- [EXTRAIT À LIRE]:
· · · ·

Une commune envisage de transférer une voie privée ouverte à la circulation publique dans le domaine public communal afin de l'aménager ou à tout le moins de refaire la chaussée sur cette voie. Il s'agit d'une voie de desserte d'une résidence privée, reliée en un seul point à la voie publique (impasse) mais dont l'accès est libre.
La commune souhaite savoir si elle peut légalement entreprendre des travaux sur cette voie affectée au seul usage des riverains, si elle peut obtenir la propriété de cette voie et si une expropriation est nécessaire.
Solution par Maître Manuel GROS
Après un examen préliminaire du statut juridique de la voie (I) et détermination de la personne morale chargée de son entretien (II) il sera possible d'envisager les cadres juridiques possibles à la réalisation de travaux.(III)
I- LE STATUT ACTUEL DE LA VOIE :
A défaut de plus d'informations, il semble que la voie ait le statut d'une «indivision forcée » entre les propriétaires riverains (Cass, 3ème civile 26 novembre 1970, Morin, GP 71-1-251). La notion de « voie privée ouverte à la circulation publique », d'origine jurisprudentielle, présente un caractère de pur fait, à l'appréciation du juge du fond, qu'ils s'agisse du juge administratif (à l'occasion par exemple de l'examen de la légalité d'un arrêté de police (Conseil d'Etat 28/1/59 Ville de Versailles, D.A 59 n°66) ou du juge judiciaire (T correctionnel de Montbéliard, 25/5/62, D .62 page 714). Le critère retenue est celui du consentement du (ou des) propriétaires de la voie ! Ce consentement pouvant être tacite, on peut considérer qu'à défaut de panneaux et de clôture, il y a acceptation tacite - même des opposants au transfert dans la voirie publique - de l'ouverture à la circulation publique !

· · · ·

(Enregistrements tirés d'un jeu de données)

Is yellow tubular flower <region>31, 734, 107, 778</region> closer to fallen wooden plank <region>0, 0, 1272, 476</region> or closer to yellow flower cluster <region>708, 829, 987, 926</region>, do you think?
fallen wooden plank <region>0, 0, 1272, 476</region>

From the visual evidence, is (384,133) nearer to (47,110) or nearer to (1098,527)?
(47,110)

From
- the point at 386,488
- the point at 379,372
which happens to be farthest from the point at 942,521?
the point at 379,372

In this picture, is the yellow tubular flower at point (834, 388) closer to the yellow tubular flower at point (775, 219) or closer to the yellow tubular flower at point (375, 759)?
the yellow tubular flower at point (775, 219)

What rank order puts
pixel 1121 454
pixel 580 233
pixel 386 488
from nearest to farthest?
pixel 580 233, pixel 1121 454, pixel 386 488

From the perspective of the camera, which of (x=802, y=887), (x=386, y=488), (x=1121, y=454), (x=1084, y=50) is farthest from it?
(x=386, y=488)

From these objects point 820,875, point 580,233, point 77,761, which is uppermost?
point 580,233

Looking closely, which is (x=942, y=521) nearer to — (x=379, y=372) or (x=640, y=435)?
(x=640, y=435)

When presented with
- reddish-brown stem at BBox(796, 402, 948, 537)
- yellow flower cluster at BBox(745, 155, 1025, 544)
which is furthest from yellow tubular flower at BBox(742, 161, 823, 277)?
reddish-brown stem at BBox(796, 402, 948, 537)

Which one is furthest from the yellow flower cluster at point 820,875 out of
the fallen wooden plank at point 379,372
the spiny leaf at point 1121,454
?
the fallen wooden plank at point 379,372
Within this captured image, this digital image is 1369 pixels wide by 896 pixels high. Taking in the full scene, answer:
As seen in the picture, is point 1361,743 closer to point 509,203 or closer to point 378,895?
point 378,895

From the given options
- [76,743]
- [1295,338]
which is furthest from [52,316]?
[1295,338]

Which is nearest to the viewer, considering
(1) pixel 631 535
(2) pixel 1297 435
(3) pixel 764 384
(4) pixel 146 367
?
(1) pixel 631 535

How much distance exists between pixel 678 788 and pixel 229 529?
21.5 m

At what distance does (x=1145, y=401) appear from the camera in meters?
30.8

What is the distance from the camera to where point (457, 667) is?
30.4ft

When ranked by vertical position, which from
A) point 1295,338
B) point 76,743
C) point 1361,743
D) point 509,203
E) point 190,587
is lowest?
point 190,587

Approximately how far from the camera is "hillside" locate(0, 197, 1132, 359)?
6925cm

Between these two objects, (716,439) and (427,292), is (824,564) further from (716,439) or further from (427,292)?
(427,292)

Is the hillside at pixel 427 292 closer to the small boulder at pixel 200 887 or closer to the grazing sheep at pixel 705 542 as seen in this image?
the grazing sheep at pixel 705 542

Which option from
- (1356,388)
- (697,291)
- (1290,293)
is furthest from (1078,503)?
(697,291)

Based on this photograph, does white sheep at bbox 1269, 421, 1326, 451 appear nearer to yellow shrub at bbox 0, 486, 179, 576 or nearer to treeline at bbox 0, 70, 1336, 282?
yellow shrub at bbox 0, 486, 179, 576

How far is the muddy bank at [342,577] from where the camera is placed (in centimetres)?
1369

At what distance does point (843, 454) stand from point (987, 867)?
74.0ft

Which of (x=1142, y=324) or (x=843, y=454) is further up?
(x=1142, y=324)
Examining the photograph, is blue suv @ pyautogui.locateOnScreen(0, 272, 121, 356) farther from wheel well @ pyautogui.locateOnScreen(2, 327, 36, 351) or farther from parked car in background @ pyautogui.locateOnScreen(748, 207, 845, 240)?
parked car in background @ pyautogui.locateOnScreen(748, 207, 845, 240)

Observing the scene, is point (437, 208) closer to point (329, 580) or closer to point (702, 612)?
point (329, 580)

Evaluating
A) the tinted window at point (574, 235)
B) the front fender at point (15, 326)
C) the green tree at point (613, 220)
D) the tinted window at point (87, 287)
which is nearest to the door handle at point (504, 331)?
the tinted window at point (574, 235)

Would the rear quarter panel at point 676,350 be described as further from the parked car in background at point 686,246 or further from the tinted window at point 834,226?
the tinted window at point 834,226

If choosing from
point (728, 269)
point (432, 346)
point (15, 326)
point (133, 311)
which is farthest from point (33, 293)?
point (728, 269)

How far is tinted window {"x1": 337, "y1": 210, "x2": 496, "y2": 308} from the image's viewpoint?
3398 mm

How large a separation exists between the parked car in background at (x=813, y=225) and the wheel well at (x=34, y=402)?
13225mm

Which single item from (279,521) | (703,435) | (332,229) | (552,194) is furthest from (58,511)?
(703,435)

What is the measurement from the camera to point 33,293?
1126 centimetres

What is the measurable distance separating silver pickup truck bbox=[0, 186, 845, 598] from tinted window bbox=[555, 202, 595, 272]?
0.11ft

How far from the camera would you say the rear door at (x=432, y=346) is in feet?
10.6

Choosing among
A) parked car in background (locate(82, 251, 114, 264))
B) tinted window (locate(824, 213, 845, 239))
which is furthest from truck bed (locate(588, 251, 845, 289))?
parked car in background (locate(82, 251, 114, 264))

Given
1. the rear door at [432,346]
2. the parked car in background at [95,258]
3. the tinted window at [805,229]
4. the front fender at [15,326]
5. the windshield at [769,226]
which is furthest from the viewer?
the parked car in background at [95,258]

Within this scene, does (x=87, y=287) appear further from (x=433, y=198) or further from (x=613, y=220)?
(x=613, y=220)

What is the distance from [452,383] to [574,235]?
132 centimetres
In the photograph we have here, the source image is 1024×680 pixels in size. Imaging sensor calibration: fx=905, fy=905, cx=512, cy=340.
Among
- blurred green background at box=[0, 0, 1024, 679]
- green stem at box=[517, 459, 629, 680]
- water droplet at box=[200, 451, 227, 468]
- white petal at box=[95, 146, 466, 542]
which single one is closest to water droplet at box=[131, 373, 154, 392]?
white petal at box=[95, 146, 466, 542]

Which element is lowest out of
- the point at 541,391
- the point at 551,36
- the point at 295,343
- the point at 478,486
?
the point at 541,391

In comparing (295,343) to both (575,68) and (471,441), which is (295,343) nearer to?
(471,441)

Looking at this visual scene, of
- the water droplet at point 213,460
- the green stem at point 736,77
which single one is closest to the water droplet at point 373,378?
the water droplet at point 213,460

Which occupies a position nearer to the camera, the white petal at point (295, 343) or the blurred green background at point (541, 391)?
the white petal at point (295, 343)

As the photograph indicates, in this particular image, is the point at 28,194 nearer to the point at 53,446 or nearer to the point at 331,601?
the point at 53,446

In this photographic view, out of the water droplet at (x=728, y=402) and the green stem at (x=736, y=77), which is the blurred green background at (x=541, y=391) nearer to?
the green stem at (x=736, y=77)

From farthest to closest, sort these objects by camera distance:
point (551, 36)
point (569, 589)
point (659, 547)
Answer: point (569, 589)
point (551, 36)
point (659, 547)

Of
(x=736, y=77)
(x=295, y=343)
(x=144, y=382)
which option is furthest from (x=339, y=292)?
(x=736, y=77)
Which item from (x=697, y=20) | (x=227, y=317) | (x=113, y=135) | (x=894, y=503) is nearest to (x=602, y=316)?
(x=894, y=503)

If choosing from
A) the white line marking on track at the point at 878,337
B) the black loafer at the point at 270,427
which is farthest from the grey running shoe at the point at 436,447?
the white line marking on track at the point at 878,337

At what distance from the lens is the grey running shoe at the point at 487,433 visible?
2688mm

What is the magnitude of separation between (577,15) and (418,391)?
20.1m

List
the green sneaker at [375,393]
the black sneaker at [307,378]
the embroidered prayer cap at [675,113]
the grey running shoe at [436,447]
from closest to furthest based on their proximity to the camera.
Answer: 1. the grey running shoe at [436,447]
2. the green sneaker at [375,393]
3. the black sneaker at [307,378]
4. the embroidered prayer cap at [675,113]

· · · ·

- [CONSIGNE]: Poursuivez le texte sur la voie privée ouverte à la circulation publique en reprenant juste après sa dernière phrase. Ces enregistrements proviennent d'une source différente de celle du texte.

- [RÉPONSE]:
II- LA CHARGE DE L'ENTRETIEN :
L'entretien des voies privées est à la charge des propriétaires privés, la collectivité doit en revanche en assurer l'entretien si la voie est ouverte à la circulation publique. Il ne semble pas possible de forcer le propriétaire d'une voie privée à effectuer des travaux, sauf en cas de désordre incombant sur l'hygiène.
III- LA REALISATION DE TRAVAUX :
On distinguera une procédure certaine mais longue devant le juge judiciaire, la procédure « mixte» de l'article L 171-12 du code de la voirie routière et la procédure de classement dans la voirie communale.
La première solution, la procédure en autorisation de travaux sur indivision est très longue mais assurée. La seconde, les travaux d'office au titre de la procédure d'assainissement d'office de l'article L171.12 du code de la voirie routière, nécessite de nombreuses conditions cumulatives qui, à moins d'être déjà réalisées, ne se réaliseront qu'après une très longue procédure. Enfin la dernière hypothèse, les travaux après classement dans la voirie communale apparait comme le seul moyen (en dehors de la vente, de la préemption ou de l'expropriation) de transférer la propriété de la voie à la commune. La procédure d'office de classement est à écarter au profit de celle prévue à l'article L318-3 du code de l'urbanisme, qui ne s'applique qu'aux voies privées comprises dans un ensemble d‘habitation, mais c'est précisément le cas en l'espèce. En l'espèce, à défaut d'accord unanime, le transfert sera prononcé par décret en Conseil d'Etat.
Le transfert vaut classement dans le domaine public de la commune et évite donc la procédure d'expropriation.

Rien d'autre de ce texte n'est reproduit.